I have successfully completed 15 graduate Physics courses, completing a B.S. in Physics only a year ago. As an undergraduate I found the topic very enlightening and intriguing because it aims to answer all of the underlying why questions that arise in nature. I really enjoyed Newtonian Physics (classical mechanics) the most during my undergraduate career because so many real world examples are used and explained (an easy stated example: dropping cargo from an airplane at a constant velocity from a designated height and needing it to land in a particular spot).
While I was in the Air Force I was a ground RADAR technician and found, in practicality, the importance of physics. While unknowing to me then, the very job I had was engineered by the top physicist of that time. The RADAR I worked on was old but ground breaking when it was first commissioned. I joined when I was 20 (so I had a couple of years of schooling completed prior to entering) and had not yet formally declared a major. While I was in the Air Force, I completed an AS in Physics and an AS in Electrical systems; however, still no major degree path yet. I thought electronics were fascinating but as I learned more I realized how much of a knowledge in Physics could really help me out. After going to Afghanistan, all the training I put in at CST (Combat Skills Training for the Army) and everything I endured in country, I had a very injured body that I didn't properly take care of. I pushed myself over the limit my body could physically handle every second I was in. I did not set myself up for the best success like I could have. Better stretches, training, shoes, equipment, etc..
For the time I was in my career field I was put on Technical Orders, which were diagrams and instructions for our RADAR. I found myself enjoying the fundamental concepts that made the RADAR operate. After that it was off, I found that I enjoyed physics and knew that was the major I was going to decide on.
I found that in practice as a technician (fixing and troubleshooting) working on components and power supplies to CRT tubes which actually operate in the field are completely different then the courses behind this science. As a technician I didn't need to remember any laws or fundamental forces, heck most of what I fixed were not that serious of a problem. Follow signal flow through some circuit and diagrams and have a multi-meter and check all test points. What comes in and what comes out. Then we narrowed down where the trouble was and we fixed the problem (which usually meant ordering a part). However, the theory behind what each component does and why it is doing that task were very heavy with physics.
So I learned that what is taught and what is needed to know to operate some device does not usually match up.

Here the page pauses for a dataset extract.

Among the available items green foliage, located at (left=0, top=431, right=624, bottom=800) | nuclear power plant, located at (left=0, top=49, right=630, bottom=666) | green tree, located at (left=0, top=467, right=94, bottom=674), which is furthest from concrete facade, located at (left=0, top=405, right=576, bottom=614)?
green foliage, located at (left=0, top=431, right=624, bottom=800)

However, instead of operating some device deciding to create a new device or make a device, the theory that is taught provides insights to do so much more.
So despite the obvious disconnect from being a technician to course work physicist, I still enjoyed physics. It became more of an art than anything. I loved the relations that seem to roll and intertwine through symbols and numbers that I started seeing the "mechanics" of life. That is not to say that I did not have some horrendous and turbulent times. I averaged a day or 2 where I didn't go to sleep (not even a nap). It was rough and exhausting, at one point I had 7 courses. So after expelling everything I had in the Air Force and still working with them to correct my feet and knees, I was literally burning the wick at two ends. I graduated Spring of 2015, shortly before my son turned 1!
The title to this blog is "Making Physics Easier" and so far all that has been expressed besides loving the subject matter and how it pertains to all things living, is how difficult it has been :P .... So why did I name this blog something in which I have expressed, so far, was not my case? Because learning from someone who has taken an extremely difficult route is how someone else can do it easier.
From simple analysis, deciding what I wanted to do from the start, quite possibly, could have changed my entire life course. I would strongly encourage making a decision that comes from within the inner core of your self-being when deciding what you want to major in. Secondly, I stayed undecided because I didn't want to commit to any "one" thing. That being said, if I had done some more research on opportunities with different degrees I would have chosen Physics from the beginning.
It is also important to not overload yourself with too much schoolwork in order to try and stay on a set plan or maybe even complete it sooner. You can only handle what you can handle and if you choose to work will being in school, I don't think 7 classes is the wisest decision. I learned the hard way. While I did make it my overall GPA did suffer. While I did graduate with a GPA for my major over a 3.4, my overall GPA was a 2.9. Definite blow in the end.
It may be wise to finish a degree before having children (not saying you can't do it, my wife completed her M.A. when our son was a year old) because after he turned 1 she even admitted that there would have been no way she could have been doing school simultaneously. A toddler is way too busy for a parent who is the primary care-giver to complete a degree (even online (my wife was an online student)). Now if your kids are older and they are in school, why not?
You know I injured myself throughout my career in the military and if I had decided to choose physics from the start and had a plan I committed to I may not have joined the Air Force as an enlisted member, I would have gone in as an officer. There is a huge difference between enlisted and officer and that is way to lengthy to discuss here.
The way you better yourself as a physics student as an undergraduate is dependent on how much time and effort you are willing to sacrifice from your daily life. Setting realistic goals and doing what can be handled without overloading is required in order to achieve the greatest amount of success. Applying the coursework to everyday life and connecting in an intrinsic way can facilitate the mission.